The ArcCo Subscription Agreement contains certain financial condition and testing covenants (such as interest coverage and leverage limits) as well as restrictive and operating covenants relating to, among others, future indebtedness and liens and other material activities of ArcCo Investments and its affiliates. Obligations under the Subscription Agreement are guaranteed by AP WIP Investments, LLC (“AP WIP Investments”), a subsidiary of AP Wireless, and secured by a debt service reserve account and escrow cash account of ArcCo Investments available for making of incremental asset acquisitions, as well as secured by direct equity interests and bank accounts of ArcCo Investments and certain other subsidiaries.
In January 2022, ArcCo Investments borrowed €225,000 ($257,490 USD equivalent) of the amount available under the ArcCo Subscription Agreement. Net of an issue discount of approximately $1,287, the funded amount of the borrowing under the ArcCo Subscription Agreement was approximately $256,203. In connection with this borrowing, $5,000 was funded to the debt service reserve account. The initial borrowing accrues interest at a fixed annual rate of approximately 3.2%, which will be payable quarterly and is scheduled to mature in January 2030.
Convertible Notes
In September 2021, the Company issued convertible notes (the “Convertible Notes”) in an aggregate principal amount totaling $264,500. The Convertible Notes are unsecured and bear interest at a fixed rate of 2.5% per year, payable semi-annually in arrears on March 15 and September 15 of each year, beginning on March 15, 2022. The Convertible Notes are convertible into cash, shares of the Company’s Class A Common Stock, or a combination thereof, at the Company’s election, and may be settled as described below. The Convertible Notes will mature on September 15, 2026 (the “Maturity Date”), unless earlier repurchased, redeemed or converted in accordance with their terms.
Prior to the close of business on the business day immediately preceding March 15, 2026, the Convertible Notes will be convertible at the option of the holders only under certain conditions and during certain periods. On or after March 15, 2026, until the close of business on the second scheduled trading day immediately preceding the Maturity Date, holders may convert their Convertible Notes, at their option, at the conversion rate then in effect, irrespective of these conditions. At the date of issuance, the conversion rate for the Convertible Notes was 44.2087 shares of Class A Common Stock per one thousand dollars principal amount of Convertible Notes (equivalent to an initial conversion price of approximately $22.62 per share of Class A Common Stock).
DWIP Subscription Agreement & DWIP Loan Agreement Repayment
In April 2022, a subsidiary of the Company, AP WIP Holdings, LLC (“DWIP”) entered into a subscription agreement (the “DWIP Subscription Agreement”) providing for the issuance of promissory certificates of up to $165,000. The monthly fixed coupon rate under the DWIP Subscription Agreement is approximately 3.6% per annum.
12
Borrowings under the DWIP Subscription Agreement totaled $165,000 and are scheduled to mature in April 2027. Under the DWIP Subscription Agreement, escrow and collection account balances are required to be maintained and each are included in restricted cash in the condensed consolidated balance sheets.
Facility Agreement (up to £1,000,000)

[Records]
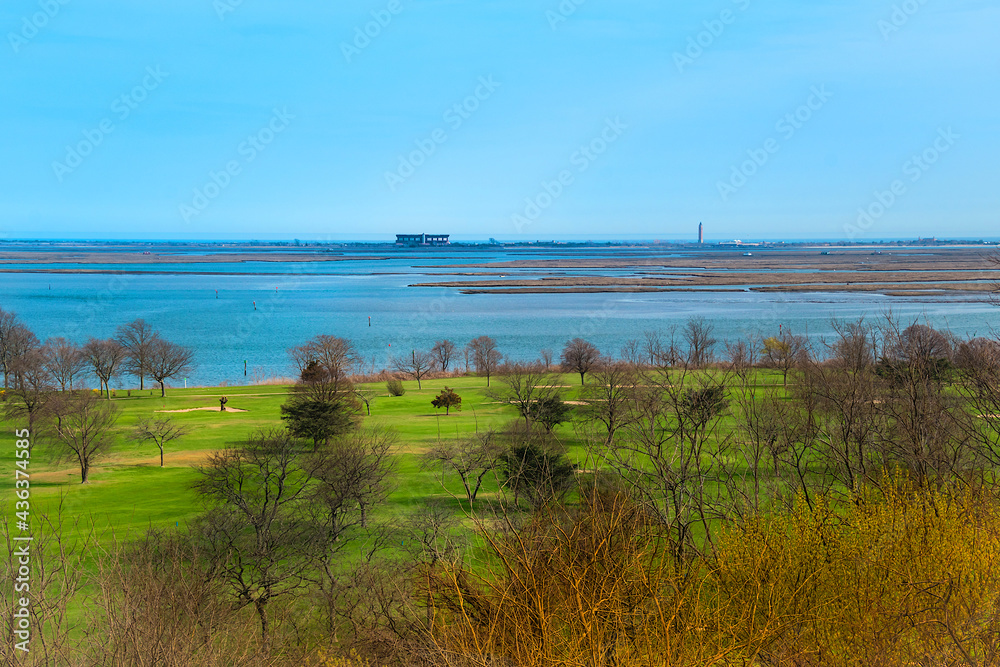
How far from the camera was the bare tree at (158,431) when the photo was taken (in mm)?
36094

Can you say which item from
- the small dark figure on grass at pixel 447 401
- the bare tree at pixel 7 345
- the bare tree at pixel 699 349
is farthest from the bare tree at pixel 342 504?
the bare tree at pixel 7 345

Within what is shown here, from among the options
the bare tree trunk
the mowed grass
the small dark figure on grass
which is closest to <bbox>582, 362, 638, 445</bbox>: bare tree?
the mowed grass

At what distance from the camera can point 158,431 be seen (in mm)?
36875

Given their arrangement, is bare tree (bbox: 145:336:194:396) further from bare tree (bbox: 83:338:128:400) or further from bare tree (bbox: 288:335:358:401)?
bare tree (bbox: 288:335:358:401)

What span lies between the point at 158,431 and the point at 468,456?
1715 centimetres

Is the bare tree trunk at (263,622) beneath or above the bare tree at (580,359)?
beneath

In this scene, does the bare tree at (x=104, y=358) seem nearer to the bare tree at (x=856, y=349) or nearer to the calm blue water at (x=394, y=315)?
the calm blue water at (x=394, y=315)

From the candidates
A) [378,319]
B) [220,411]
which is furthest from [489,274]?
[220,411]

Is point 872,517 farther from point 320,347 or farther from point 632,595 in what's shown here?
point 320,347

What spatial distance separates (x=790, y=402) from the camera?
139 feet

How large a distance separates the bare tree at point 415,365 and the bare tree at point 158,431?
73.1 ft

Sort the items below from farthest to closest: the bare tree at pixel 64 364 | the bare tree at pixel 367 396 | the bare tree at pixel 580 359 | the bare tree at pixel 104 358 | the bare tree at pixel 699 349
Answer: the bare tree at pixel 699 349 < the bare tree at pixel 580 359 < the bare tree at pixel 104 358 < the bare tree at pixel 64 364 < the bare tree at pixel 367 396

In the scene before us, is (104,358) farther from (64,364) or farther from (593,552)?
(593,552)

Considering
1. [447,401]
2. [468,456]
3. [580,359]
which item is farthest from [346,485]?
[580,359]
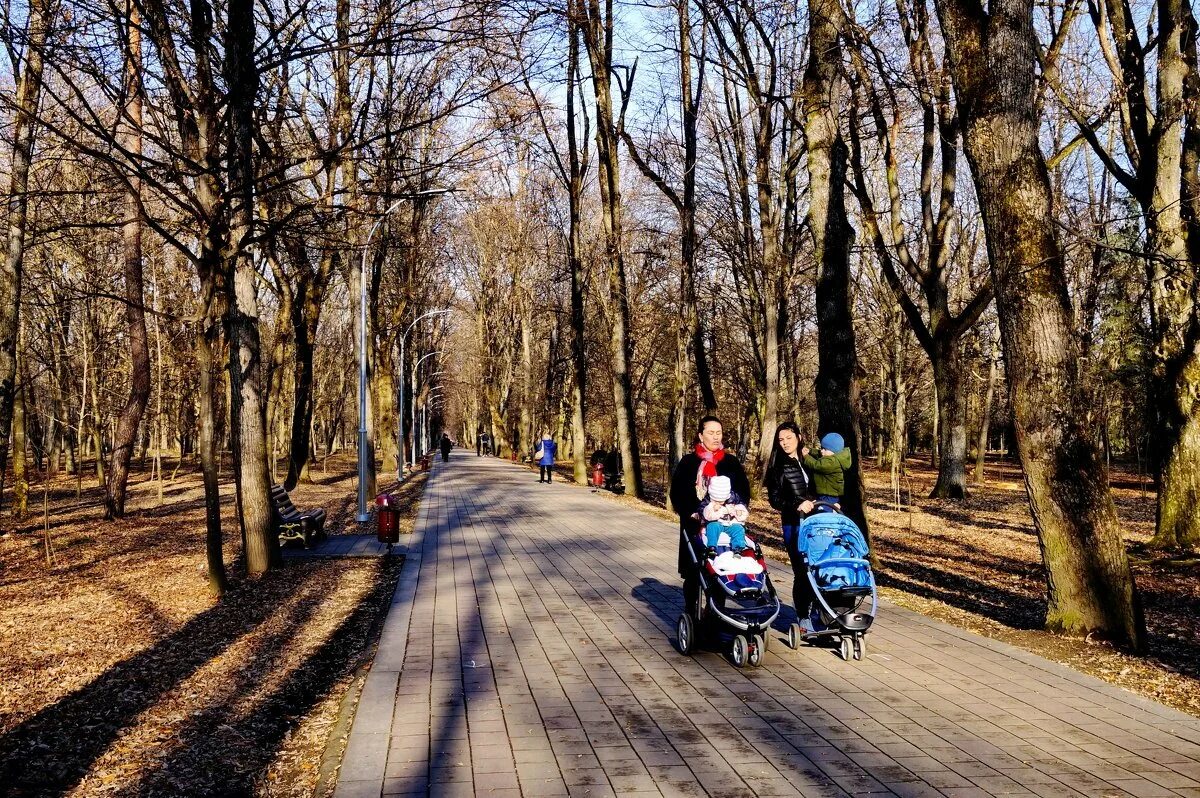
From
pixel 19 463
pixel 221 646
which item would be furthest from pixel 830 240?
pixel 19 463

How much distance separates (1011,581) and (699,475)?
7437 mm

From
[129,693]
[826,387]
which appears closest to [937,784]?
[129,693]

:: Requirements ::
Pick up the text on the company's borrowing agreements after the heading "Facility Agreement (up to £1,000,000)" and continue it. The records come from a different source than the text.

:: Response to the task ::
A subsidiary of the Company, AP WIP International Holdings, LLC (“IWIP”), is the sole borrower under a facility agreement (the “Facility Agreement”) that provides for up to £1,000,000 of borrowings with an initial 10-year term. The Facility Agreement is uncommitted and has the objective of issuing notes that may be denominated in U.S. Dollars, Pound Sterling, Euros, Australian Dollars, or Canadian Dollars. Under the Facility Agreement, debt service reserve and escrow cash account balances are required to be maintained and each are included in restricted cash in the condensed consolidated balance sheets.
Through March 31, 2023, cumulative IWIP borrowings under the Facility Agreement consisted of €327,150 and £228,700 that accrue interest at annual fixed rates ranging from 2.8% to 4.5%. Outstanding principal amounts due under the Facility Agreement as of March 31, 2023 totaling $341,676, $149,568 and $147,305 are scheduled to mature in October 2027, August 2030 and October 2031, respectively. Principal balances under the Facility Agreement may be prepaid in whole on any date, subject to the payment of any make-whole provision (as defined in the Facility Agreement).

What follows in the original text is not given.